Me acojoné cuando, ese mismo día, Arcadi Espada se hizo trending topic sin tener siquiera Twitter, que ya es el colmo de la performance: “Tanta atención a los muchachos estos [de La Manada]… yo querría ver si hay algún vídeo de la vida sexual de la víctima. ¿Sobre las víctimas no se puede informar, sólo porque son víctimas?”, lanzó, con mezquindad, en su tertulia televisiva. Las redes se pusieron flamencas y se lanzó a los cielos la cuestión: ¿cómo es posible que Ana Rosa no se cargue a este tipo; cómo puede seguir soltando barrabasadas tan ancho y pancho?

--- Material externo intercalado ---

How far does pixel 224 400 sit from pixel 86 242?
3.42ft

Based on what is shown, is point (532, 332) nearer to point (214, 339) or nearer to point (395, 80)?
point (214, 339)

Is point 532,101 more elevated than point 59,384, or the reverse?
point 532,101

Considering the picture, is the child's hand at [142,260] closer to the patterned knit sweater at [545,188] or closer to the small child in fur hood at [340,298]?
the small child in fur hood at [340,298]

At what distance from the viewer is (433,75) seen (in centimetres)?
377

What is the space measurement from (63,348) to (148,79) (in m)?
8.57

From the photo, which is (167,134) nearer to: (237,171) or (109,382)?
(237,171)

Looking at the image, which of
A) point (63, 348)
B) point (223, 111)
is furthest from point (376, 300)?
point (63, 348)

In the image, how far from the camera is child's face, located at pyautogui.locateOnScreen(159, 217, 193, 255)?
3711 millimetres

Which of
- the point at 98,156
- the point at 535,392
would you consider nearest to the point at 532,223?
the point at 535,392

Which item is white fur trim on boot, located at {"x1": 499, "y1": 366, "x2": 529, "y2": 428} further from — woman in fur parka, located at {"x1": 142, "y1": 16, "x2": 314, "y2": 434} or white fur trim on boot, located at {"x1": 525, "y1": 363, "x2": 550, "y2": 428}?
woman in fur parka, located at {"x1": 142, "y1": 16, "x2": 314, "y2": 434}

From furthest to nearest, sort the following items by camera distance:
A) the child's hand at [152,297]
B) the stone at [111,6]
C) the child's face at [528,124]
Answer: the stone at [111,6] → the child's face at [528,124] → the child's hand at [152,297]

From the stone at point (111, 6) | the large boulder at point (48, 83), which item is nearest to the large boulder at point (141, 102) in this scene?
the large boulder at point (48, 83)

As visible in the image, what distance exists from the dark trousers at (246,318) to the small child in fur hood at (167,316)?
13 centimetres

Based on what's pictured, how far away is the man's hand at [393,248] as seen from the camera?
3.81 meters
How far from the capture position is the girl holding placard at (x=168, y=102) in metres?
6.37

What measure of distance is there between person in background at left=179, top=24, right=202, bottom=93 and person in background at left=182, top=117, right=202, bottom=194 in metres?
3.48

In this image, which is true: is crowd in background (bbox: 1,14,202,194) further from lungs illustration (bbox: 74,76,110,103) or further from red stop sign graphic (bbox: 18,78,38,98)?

El problema -o la virtud- es que la libertad de expresión está, precisamente, para amparar hasta los comentarios mezquinos. Esto es la democracia, ¿les gusta? ¿Qué tal sabe? A mí a veces -lo confieso- se me indigesta, pero la prefiero porque sé bien cuál es la otra alternativa. De los raperos encarcelados por sus letras y de los cuadros retirados en ARCO pasaremos pronto a los periodistas despedidos por la irascibilidad ya no sólo de sus jefes, sino de sus lectores, sus oyentes o sus telespectadores. En este país se dice poco: “¿Se ha ofendido usted? Pues jódase”. Yo me jodo a menudo y he sobrevivido, créanme, es posible: quizá algún derramillo en el ojo antes de ordenar la artillería y empezar a defenderme. Ocupo mi espacio, no restrinjo el del resto.
El derecho a la libertad de expresión -propio y ajeno- es también el derecho al desbarre: vaya juego incómodo. El otro día leí en un ensayo de Camille Paglia que “en democracia, un discurso ofensivo debe combatirse con otro más ofensivo aún, no yendo a llorar al hombro del gobierno”, ni del medio, ni de papá internet. Nos falta punch y frescura, nos sobra mojigatería. Yo necesito que Arcadi, el rey de la crueldad premiada, exista. Es un referente fundamental de lo que no quiero llegar a ser cuando la vida me amargue y me tuerza el gesto, cuando el cinismo me vaya venciendo, cuando me crea la reina del mambo porque me luce fuerte el pelo y abandone el oficio de periodista para sacar músculo en la verbena. Es un referente fundamental de los peligros, que decía Carlos Barral, de pensar a través de un personaje. Reivindico el cordón umbilical hacia la infamia: ¿qué otra manera tenemos de distinguir, de poner en valor la decencia?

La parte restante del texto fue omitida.